The Nature of Evil: Classic Psychology Experiments & Inhumanity
Through videos and articles, you will explore various stances and rationales about how people can be so inhumane to one another in life and in literature, such as in Night, a memoir, and in To Kill a Mockingbird, a novel. The reading and research tables will count as a formative grade, and a long, well-developed paragraph answer to a choice of questions (below) will count as a summative grade.

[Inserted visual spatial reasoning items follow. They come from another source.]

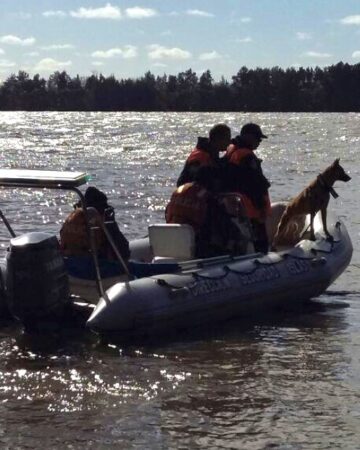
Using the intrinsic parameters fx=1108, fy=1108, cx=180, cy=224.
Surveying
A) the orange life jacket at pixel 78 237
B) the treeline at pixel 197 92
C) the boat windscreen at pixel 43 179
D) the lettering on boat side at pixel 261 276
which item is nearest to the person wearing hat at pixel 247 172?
the lettering on boat side at pixel 261 276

Day One & Day Two (Tu, 2/15 & W, 2/16) * Log in to GCPS portal, G Workspace, Google Classroom, and Media Center page * Join and participate in Nearpod. * Watch videos on famous psychology experiments by Milgram & Zimbardo related to human obedience and dehumanization and answer anticipation questions. * Set up for research by choosing one of six question options. In Classroom, launch a copy of "Good and Evil Research & Question Prep." * Open a copy of the Doc with Sources A, B, & C from here or in Google Classroom. Here are the three sources within the Doc: Source A: "What Makes Good People Do Bad Things?" Source B: "Social Influence: Crash Course Psychology #38 Transcript of Video" Source C: "Do Good People Turn Evil?" * Starting as a whole class to practice how to do the work, we will begin reading Source A: "What Makes Good People Do Bad Things?" in chunks, choosing and rewriting sentences as directed and making comments on the Good and Evil Research Google Doc with the source as indicated.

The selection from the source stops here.